Once redirected to get dressed and after standing over him to make sure he actually brushed his teeth, the next big barrier occurred when he put on his socks only to experience the apparently heightened discomfort the seam of the sock inflicted on his sensitive little toes.  Again, not being at my best, this was the moment I chose to develop his resiliency by telling him he wouldn’t notice it once he put on shoes.  This extended a 2-minute task into a 10-minute torturous ordeal.  After the fact, I admitted to myself that I should not have chosen that time and place, given that we were running behind, to require him to tie his own shoes.  Live and learn!!!

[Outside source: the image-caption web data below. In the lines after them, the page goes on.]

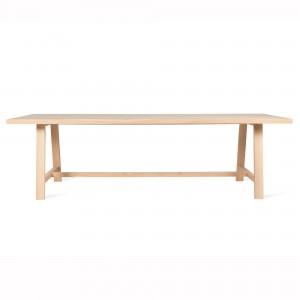 NORBERT table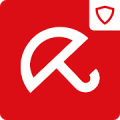 Avira Android Security v5.2.5 Unlocked Apk + Premium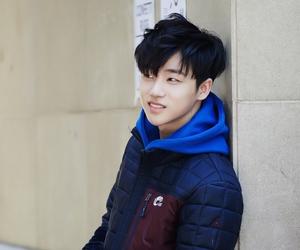 jinhwan, Ikon, and kpop image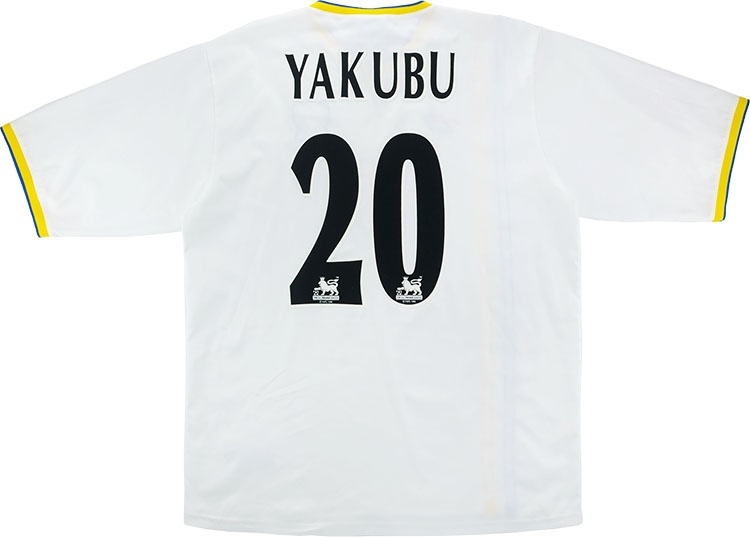 2004-05 Portsmouth Third Shirt Yakubu #20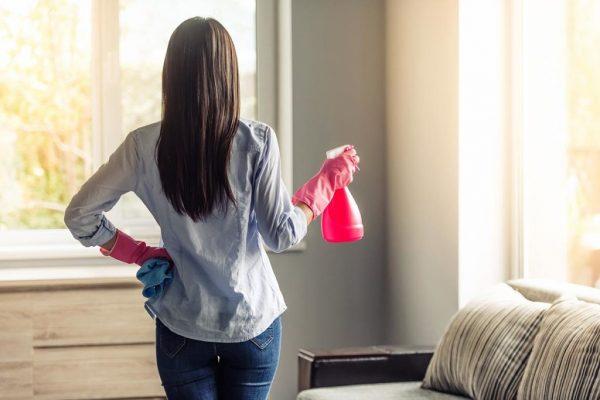 Uredna i čista kuća
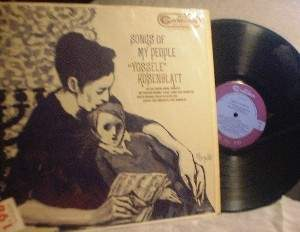 "Cantor Josef Rosenblatt - Songs Of My People ""Yossele"" - RCA Camden CAL-597"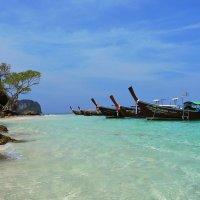 Тайланд. Бамбуковый остров :: OlesiaVS .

For many of you, these scenarios will appear silly while others of you know far too well how challenging this process can be each and every day.  For the latter group, I offer encouragement to keep plugging along with as much patience as proactivity as you can possibly muster.  Specifically, prepare what you can in the evening and plan two to three times as much time as it would take you to get through the morning routine by yourself.  In addition, make the steps of the routine clear and when initially developing these skills, provide a high level of monitoring, pour on the praise as steps are accomplished and realize you may have to assist with some steps (pick your battles) if the process does not go as planned.  And in closing, have faith that your child will continue to develop these skills with practice though it will likely take longer than his same aged peers.  And, to help you chuckle when things are not going as planned, consider repeating the Star Wars mantra, “May the Force Be With You”.